The hotel chain Sonesta International, for instance, has a Mastercard with the Bank of America. People can receive bonus points upon sign-up, and “that’s been a hook to bring people in,” Kevin McCarthy, vp of loyalty and partnerships at Sonesta, said during a Modern Retail-moderated panel at CommerceNext in June. Sephora, too, offers 25% off a purchase within 30 days of opening a credit card, while Ulta offers 20% off a purchase upon getting a credit card.
The new reality of retail credit cards
Today, a large number of retail companies offer credit cards, including Walmart, Best Buy, Michaels, Target, Lowe’s, Sephora and Ulta. Some are known as “open-loop” cards, meaning they can be used at multiple locations, while others are “closed-loop” cards, meaning they can only be used at the retailer or brand tied to the card.
Retail companies are seeing growth despite the fact that these cards can come with a high level of risk for cardholders. According to a study from Bankrate last fall, the average annual percentage rate for a retail credit card sits at 30.45%, an all-time high. That’s up from 28.93% in 2023 and more than 7% higher than the average APR of a general-purpose card. Store credit cards also tend to have lower credit limits than bank cards, and some tout promotional offers that can put someone in debt if they don’t read the fine print, stressed Lambarena.
For retailers, though, it’s not enough to just give out a card — they also need people to use them consistently. At Sonesta, “it’s our biggest fans who are going to get [a card], and the magic is in getting them to continue [spending],” McCarthy said. Brooks Brothers, which has a card with Mastercard, finds that some of its credit card holders are coming back “once a month or twice a month,” Brian Schmidt, vp of marketing and e-commerce for Brooks Brothers and Eddie Bauer at Catalyst Brands, said on stage at CommerceNext.
Many companies are now stepping up their cardholder perks to motivate people to use their cards for bigger or more frequent purchases. This leads to more profits for retailers, and it’s becoming increasingly important amid the rise of buy-now, pay-later services, which are typically interest-free and popular with Gen Z.
One way retailers are trying to incentivize cardholders is by rolling out splashy services and holding events. Sephora, for instance, gave additional cash back to cardholders in its highest loyalty tier during its Rouge Celebration Event last August, Emmy Brown Berlind, its svp and general manager of loyalty, told Modern Retail. And TJX – which owns TJ Maxx, Marshall’s and Home Goods – has special “morning events” for cardholders. “Four times a year, we open our stores early so Cardmembers can shop before anyone else,” TJX’s website reads.
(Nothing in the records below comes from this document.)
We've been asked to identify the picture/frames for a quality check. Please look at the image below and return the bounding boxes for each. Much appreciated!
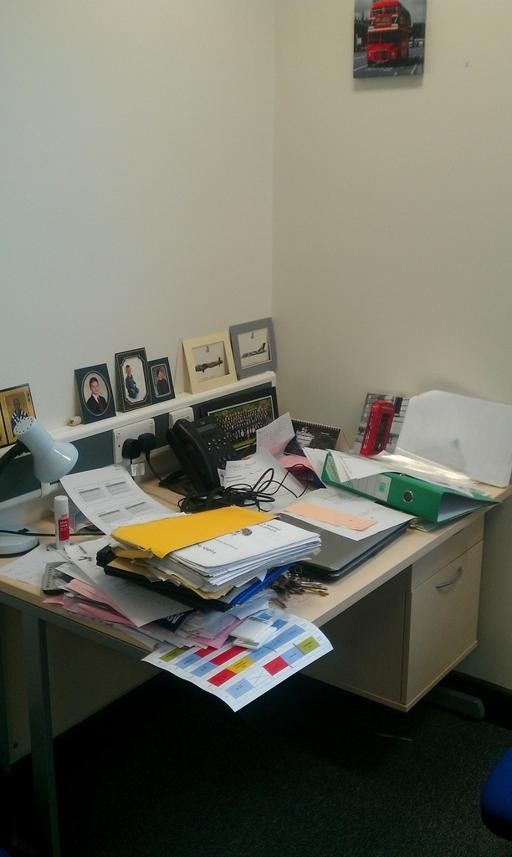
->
[182,331,238,395]
[116,346,152,414]
[74,362,116,426]
[0,384,37,446]
[229,317,278,380]
[147,356,175,404]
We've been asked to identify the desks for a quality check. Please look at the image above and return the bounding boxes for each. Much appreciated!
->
[0,469,511,857]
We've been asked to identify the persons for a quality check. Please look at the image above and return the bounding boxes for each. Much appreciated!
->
[85,377,108,415]
[11,397,28,437]
[216,405,273,445]
[126,364,139,398]
[154,367,170,395]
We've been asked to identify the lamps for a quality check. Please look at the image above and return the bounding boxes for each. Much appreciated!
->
[0,415,79,556]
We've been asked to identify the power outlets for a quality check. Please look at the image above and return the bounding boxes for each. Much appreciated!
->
[113,419,156,464]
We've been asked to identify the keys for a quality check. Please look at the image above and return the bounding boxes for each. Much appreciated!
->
[270,567,329,609]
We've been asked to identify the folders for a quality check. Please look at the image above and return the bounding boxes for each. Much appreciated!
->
[322,453,501,524]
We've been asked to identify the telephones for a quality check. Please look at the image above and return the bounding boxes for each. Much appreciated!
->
[169,416,239,494]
Along with these perks comes a sense of exclusivity and excitement, and retailers say this ends up leading to loyalty. In June, Ollie’s Bargain Outlet told Modern Retail that its cardholders are making an average transaction that’s double that of its usual loyalty member. In March, Target evp Cara Sylvester said that Target Circle cardholders — which includes both credit card holders and debit card holders — “spent around six times more” than non-loyalty members.
In turn, retailers are constantly looking for small ways to gain an edge with their credit card programs — and sometimes, that means switching up which partners they work with.
Wawa debuted a new credit card earlier in July in tandem with the First National Bank of Omaha. It previously had a credit card with Citibank’s Retail Services division. Walmart, meanwhile, is gearing up to launch a new credit card program with OnePay and Synchrony this fall after cutting ties with Capital One.